::: INFORMATION GIVEN

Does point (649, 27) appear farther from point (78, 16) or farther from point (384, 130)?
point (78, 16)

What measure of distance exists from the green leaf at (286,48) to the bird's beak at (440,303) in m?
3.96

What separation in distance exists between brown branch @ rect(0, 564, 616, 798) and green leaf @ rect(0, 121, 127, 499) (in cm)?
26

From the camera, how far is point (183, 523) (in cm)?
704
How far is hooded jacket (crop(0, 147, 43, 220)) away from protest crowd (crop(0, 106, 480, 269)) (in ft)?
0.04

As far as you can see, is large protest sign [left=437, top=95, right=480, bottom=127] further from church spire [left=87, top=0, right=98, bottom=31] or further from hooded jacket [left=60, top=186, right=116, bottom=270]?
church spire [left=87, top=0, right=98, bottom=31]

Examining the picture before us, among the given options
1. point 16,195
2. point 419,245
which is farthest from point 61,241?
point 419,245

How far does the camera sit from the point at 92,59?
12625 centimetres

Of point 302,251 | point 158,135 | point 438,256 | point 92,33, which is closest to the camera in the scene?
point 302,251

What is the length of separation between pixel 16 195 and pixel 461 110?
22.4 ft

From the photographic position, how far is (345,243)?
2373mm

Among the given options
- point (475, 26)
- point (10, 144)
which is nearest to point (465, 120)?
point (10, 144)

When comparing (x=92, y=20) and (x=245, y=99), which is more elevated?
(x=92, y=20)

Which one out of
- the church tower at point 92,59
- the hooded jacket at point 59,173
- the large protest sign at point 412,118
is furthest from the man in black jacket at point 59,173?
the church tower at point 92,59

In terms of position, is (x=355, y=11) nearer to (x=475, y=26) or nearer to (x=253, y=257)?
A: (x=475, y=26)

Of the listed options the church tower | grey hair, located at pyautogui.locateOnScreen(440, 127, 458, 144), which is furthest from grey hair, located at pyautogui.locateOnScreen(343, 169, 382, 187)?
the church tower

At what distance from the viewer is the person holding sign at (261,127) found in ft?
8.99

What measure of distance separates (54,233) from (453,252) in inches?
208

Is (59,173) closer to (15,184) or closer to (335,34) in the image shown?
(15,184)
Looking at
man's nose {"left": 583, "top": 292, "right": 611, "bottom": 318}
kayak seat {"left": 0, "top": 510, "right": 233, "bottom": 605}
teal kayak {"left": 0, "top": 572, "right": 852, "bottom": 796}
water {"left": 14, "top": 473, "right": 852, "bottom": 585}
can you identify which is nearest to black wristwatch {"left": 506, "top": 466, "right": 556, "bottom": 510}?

::::::

> _TO DO_:
Reproduce every one of the items above word for word, keeping each line as it appears.

> _TASK RESPONSE_:
Does point (649, 27) appear farther from point (78, 16) or farther from point (384, 130)?
point (78, 16)

What measure of distance exists from the green leaf at (286,48) to the bird's beak at (440,303) in m?
3.96

What separation in distance exists between brown branch @ rect(0, 564, 616, 798) and green leaf @ rect(0, 121, 127, 499) (in cm)?
26

From the camera, how far is point (183, 523) (in cm)?
704
How far is hooded jacket (crop(0, 147, 43, 220)) away from protest crowd (crop(0, 106, 480, 269)) (in ft)?
0.04

As far as you can see, is large protest sign [left=437, top=95, right=480, bottom=127] further from church spire [left=87, top=0, right=98, bottom=31] or further from hooded jacket [left=60, top=186, right=116, bottom=270]?
church spire [left=87, top=0, right=98, bottom=31]

Examining the picture before us, among the given options
1. point 16,195
2. point 419,245
which is farthest from point 61,241?
point 419,245

How far does the camera sit from the point at 92,59?
12625 centimetres

Of point 302,251 | point 158,135 | point 438,256 | point 92,33, which is closest to the camera in the scene?
point 302,251

What is the length of separation between pixel 16 195 and pixel 461 110?
22.4 ft

From the photographic position, how far is (345,243)?
2373mm

Among the given options
- point (475, 26)
- point (10, 144)
which is nearest to point (465, 120)?
point (10, 144)

When comparing (x=92, y=20) and (x=245, y=99), which is more elevated?
(x=92, y=20)

Which one out of
- the church tower at point 92,59
- the hooded jacket at point 59,173
- the large protest sign at point 412,118
is furthest from the man in black jacket at point 59,173?
the church tower at point 92,59

In terms of position, is (x=355, y=11) nearer to (x=475, y=26) or nearer to (x=253, y=257)?
A: (x=475, y=26)

Of the listed options the church tower | grey hair, located at pyautogui.locateOnScreen(440, 127, 458, 144), which is furthest from grey hair, located at pyautogui.locateOnScreen(343, 169, 382, 187)?
the church tower

At what distance from the viewer is the person holding sign at (261,127) found in ft?
8.99

What measure of distance separates (54,233) from (453,252) in inches?
208

Is (59,173) closer to (15,184) or closer to (335,34) in the image shown?
(15,184)
Looking at
man's nose {"left": 583, "top": 292, "right": 611, "bottom": 318}
kayak seat {"left": 0, "top": 510, "right": 233, "bottom": 605}
teal kayak {"left": 0, "top": 572, "right": 852, "bottom": 796}
water {"left": 14, "top": 473, "right": 852, "bottom": 585}
can you identify which is nearest to black wristwatch {"left": 506, "top": 466, "right": 556, "bottom": 510}?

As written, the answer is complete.